• LESETEXT:
========================

Auch wenn diese visuelle Syntax mit der Renaissance nicht einfach verschwindet, so wird das Bild nun doch zur Manifestation eines künstlerischen Willens, der die ikonographischen Elemente in ein der Natur nachgebildetes Ganzes einfügt. Zu diesem integrativen Bildverständnis gehört jetzt erstmals die Beachtung von Lichteffekten, Schattenverläufen, Schattenwürfen. Körper und Gegenstände interagieren in einem Bildraum, der als Schauplatz ausformuliert, perspektivisch gestaltet und physikalisch plausibel beleuchtet ist, sei es durch die Darstellung von natürlichem oder künstlichem Licht.

========================

• QUELLENAUSZUG:
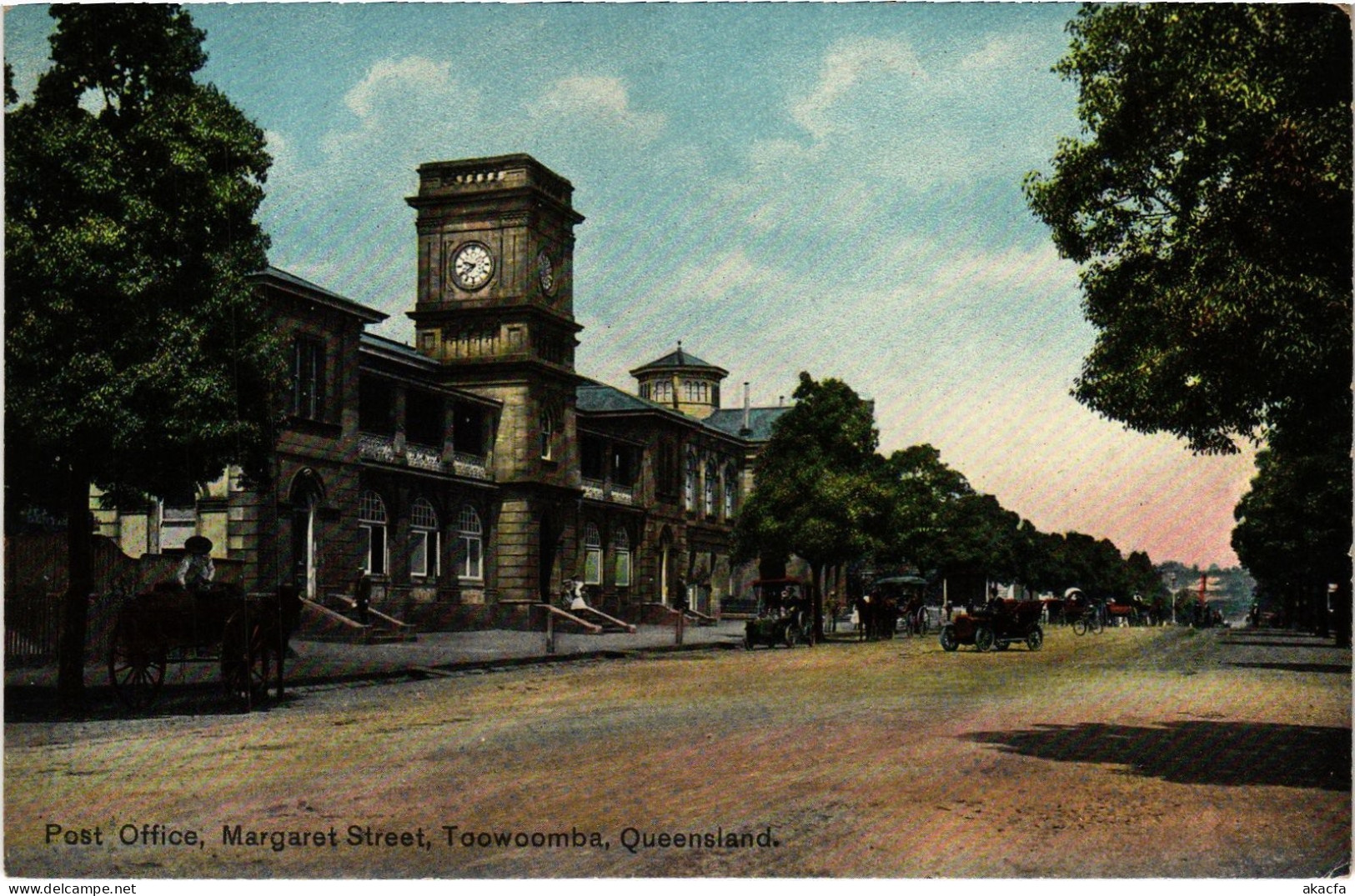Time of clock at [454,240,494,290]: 9:40
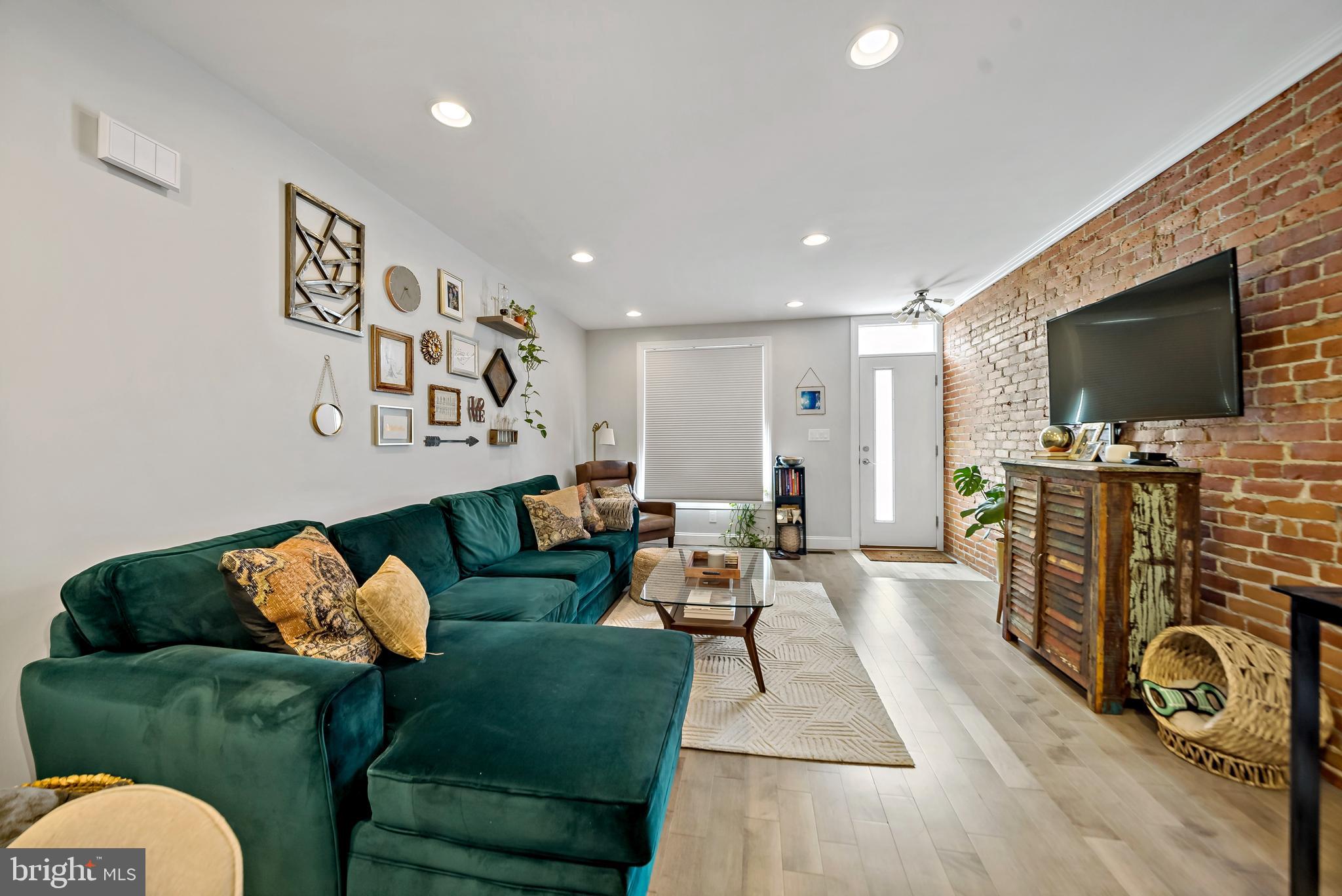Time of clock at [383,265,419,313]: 4:35
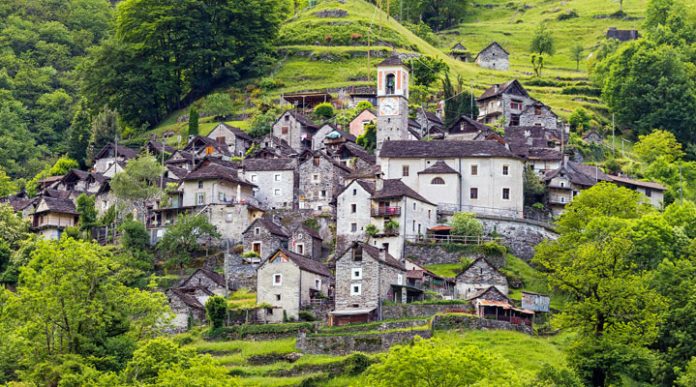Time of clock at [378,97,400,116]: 9:22
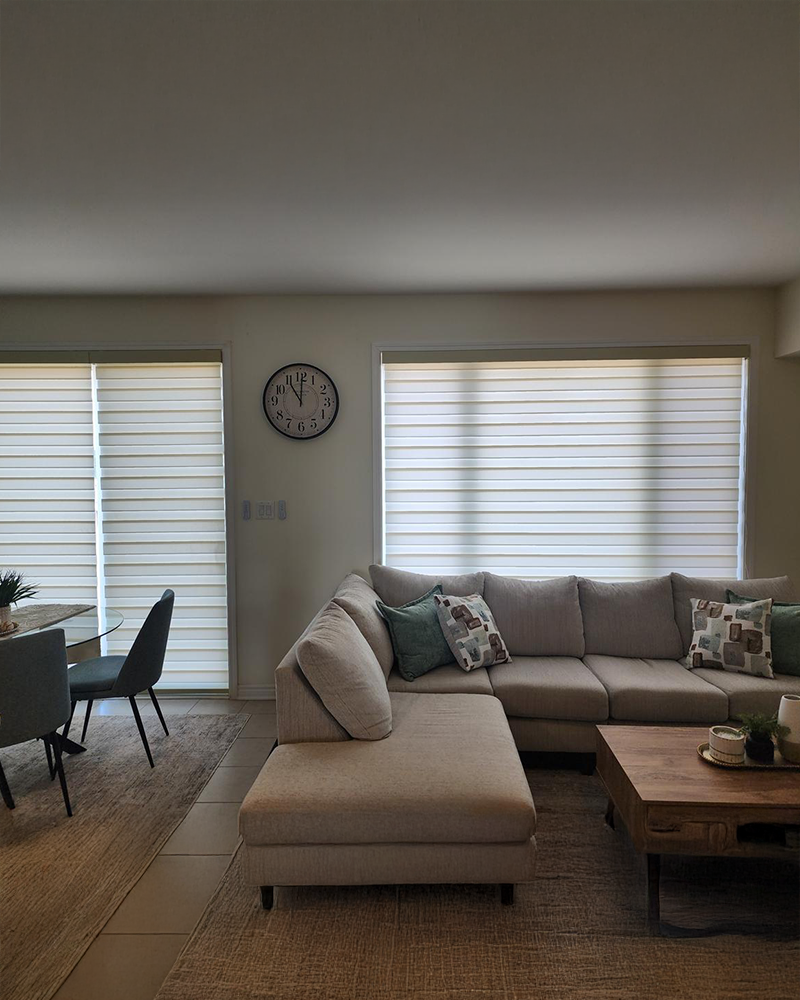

========================

• AUFGABENSTELLUNG:
[a] Was gehört laut dem Lesetext jetzt erstmals zum integrativen Bildverständnis?
[b] Schreiben Sie den Abschnitt des Lesetextes ab, der mit den Worten „Auch wenn diese“ beginnt und mit „oder künstlichem Licht.“ endet.

• ERWARTETE ANTWORTEN:
[a] Die Beachtung von Lichteffekten, Schattenverläufen und Schattenwürfen.

[b]
Auch wenn diese visuelle Syntax mit der Renaissance nicht einfach verschwindet, so wird das Bild nun doch zur Manifestation eines künstlerischen Willens, der die ikonographischen Elemente in ein der Natur nachgebildetes Ganzes einfügt. Zu diesem integrativen Bildverständnis gehört jetzt erstmals die Beachtung von Lichteffekten, Schattenverläufen, Schattenwürfen. Körper und Gegenstände interagieren in einem Bildraum, der als Schauplatz ausformuliert, perspektivisch gestaltet und physikalisch plausibel beleuchtet ist, sei es durch die Darstellung von natürlichem oder künstlichem Licht.